§ Objectives
a - According to the MBA admissions post, what did Eric Greitens formerly serve as?
b - Shorten the paragraph of the MBA admissions post that begins "A lot of applicants describe corporate hazing," keeping its main facts.
c - Sum up the MBA admissions post in two sentences.

Category Archives: Ethics & Community

MBA Admissions: About You. About More Than You

The military style of management is usually best avoided in MBA admissions because it is not subtle or complex enough for civilian organizations.

MBA Admissions  committees are interested in your leadership style with respect to how you are able to motivate people without resorting to chain of command. To go up to someone’s desk and scream in their ear is hardly going to work in the office. In business, pulling rank usually does more harm than good.

However, occasionally there is something to be gleaned from the military, and here is a video worth two minutes of your time. It features Eric Greitens, a former Navy SEAL, now  Governer-elect of Missouri.

In it he describes his epiphany during ‘Hell Week’ when it dawned on him: “This isn’t about me. This test is about my ability to lead and be of service to the people who are in that tent right now.”

Here’s the point from an MBA admissions perspective:

A lot of applicants describe corporate hazing of one type or another. That is, the 80 hours a week worked, vertical learning curves ascended, all-nighters pulled, jet-lag endured, and so on — in terms of personal gain. “I suffered, I showed perseverance and came though it, and learned a lot, and now I’m a better and stronger person.”

That’s okay as far as it goes.

But the real admissions jackpot comes from being able to see it and frame it in cohort terms. How the pain was all about bearing the load with and for the rest of the group, towards achieving goals for the group.

That is, how your effort was about more than just you. Therefore implying what you will do with your MBA will also be more than just about you.

In this regard, note how often MBA admissions instructions from Adcoms conspicuously remind you how leadership is about collective responsibility.

Here’s one from MIT Sloan a few years back: “We seek to enroll well-rounded individuals with the following characteristics:

  • Success in your professional endeavors (whether you are well into your career or a college senior)
  • Ability to collaborate to accomplish a common goal
  • Drive to inspire others to achieve success
  • Vision to seek alternative solutions to existing challenges
  • Pursuit of meaningful goals.”

First Round MBA Essays: Why Have Applicants Turned Into Monks and Saints?

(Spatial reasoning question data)

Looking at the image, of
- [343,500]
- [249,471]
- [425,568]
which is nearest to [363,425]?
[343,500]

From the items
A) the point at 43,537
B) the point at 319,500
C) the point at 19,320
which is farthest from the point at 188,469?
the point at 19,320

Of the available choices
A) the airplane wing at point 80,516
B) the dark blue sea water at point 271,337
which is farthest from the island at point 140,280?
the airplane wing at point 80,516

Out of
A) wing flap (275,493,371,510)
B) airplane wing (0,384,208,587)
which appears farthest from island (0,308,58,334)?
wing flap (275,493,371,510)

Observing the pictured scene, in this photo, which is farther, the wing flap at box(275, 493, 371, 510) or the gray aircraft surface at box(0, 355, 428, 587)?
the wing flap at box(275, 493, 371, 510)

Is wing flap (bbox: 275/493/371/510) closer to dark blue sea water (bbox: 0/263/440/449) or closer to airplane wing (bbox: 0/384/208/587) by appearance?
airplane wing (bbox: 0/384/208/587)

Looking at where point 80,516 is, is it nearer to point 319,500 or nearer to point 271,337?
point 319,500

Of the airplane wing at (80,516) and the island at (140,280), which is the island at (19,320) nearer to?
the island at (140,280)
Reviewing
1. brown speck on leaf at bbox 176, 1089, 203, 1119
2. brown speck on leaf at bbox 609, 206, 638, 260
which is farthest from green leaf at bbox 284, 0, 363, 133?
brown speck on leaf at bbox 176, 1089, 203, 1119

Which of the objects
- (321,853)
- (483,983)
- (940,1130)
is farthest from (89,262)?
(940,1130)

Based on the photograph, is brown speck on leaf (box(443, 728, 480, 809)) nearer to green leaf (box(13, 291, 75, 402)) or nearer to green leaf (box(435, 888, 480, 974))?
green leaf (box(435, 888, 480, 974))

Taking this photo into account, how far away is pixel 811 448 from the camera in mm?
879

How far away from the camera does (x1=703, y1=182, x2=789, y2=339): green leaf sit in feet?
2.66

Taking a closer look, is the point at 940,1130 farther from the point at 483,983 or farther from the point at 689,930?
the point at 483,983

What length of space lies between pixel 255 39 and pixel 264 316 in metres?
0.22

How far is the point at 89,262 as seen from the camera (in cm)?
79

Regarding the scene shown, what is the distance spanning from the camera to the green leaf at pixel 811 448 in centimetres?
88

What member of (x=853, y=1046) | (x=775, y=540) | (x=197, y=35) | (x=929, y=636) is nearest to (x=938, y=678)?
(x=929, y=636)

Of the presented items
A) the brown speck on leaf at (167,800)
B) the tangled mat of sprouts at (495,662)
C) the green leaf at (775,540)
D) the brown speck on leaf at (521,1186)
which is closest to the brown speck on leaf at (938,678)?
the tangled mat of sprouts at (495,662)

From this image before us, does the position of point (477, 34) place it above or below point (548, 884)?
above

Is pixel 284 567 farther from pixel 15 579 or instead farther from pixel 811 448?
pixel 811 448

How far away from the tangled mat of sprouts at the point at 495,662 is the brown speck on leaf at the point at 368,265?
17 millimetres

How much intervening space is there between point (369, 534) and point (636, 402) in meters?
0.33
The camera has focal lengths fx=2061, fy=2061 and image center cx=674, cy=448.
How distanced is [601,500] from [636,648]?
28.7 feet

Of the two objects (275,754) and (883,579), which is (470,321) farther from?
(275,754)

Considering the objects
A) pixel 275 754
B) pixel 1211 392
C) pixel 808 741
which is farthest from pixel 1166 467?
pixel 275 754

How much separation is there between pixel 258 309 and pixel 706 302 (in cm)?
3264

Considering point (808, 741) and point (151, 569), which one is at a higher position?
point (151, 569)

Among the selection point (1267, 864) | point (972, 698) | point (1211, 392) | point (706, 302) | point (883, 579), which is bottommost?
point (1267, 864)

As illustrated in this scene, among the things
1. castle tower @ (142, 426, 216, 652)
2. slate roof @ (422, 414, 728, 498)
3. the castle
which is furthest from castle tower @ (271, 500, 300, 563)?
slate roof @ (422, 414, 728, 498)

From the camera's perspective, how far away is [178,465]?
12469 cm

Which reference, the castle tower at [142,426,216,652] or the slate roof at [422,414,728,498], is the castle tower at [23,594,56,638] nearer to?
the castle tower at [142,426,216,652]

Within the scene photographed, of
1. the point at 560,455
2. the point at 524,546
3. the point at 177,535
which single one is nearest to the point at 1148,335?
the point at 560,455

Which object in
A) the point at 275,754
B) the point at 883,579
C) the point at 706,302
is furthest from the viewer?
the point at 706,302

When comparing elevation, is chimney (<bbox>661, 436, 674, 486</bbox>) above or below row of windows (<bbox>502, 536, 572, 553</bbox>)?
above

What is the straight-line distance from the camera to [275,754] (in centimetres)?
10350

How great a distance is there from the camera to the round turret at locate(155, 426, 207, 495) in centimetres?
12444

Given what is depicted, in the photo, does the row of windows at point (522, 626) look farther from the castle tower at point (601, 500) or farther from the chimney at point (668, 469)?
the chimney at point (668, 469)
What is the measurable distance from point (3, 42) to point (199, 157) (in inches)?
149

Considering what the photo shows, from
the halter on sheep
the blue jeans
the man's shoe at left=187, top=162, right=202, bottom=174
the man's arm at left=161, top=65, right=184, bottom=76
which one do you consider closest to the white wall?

§ Replies
a - He was a Navy SEAL.

b - Many applicants present corporate hazing, such as 80-hour weeks, vertical learning curves, all-nighters and jet lag, as personal gain: they suffered, persevered, learned a lot, and became better and stronger people.

c - MBA admissions committees want to see applicants motivate people without resorting to chain of command, and a former Navy SEAL's realization during Hell Week shows that leadership means serving the people around you. Applicants should frame hardships like long hours and all-nighters not only as personal gain but as bearing the load with and for their group, since admissions instructions, such as one from MIT Sloan, stress collective responsibility.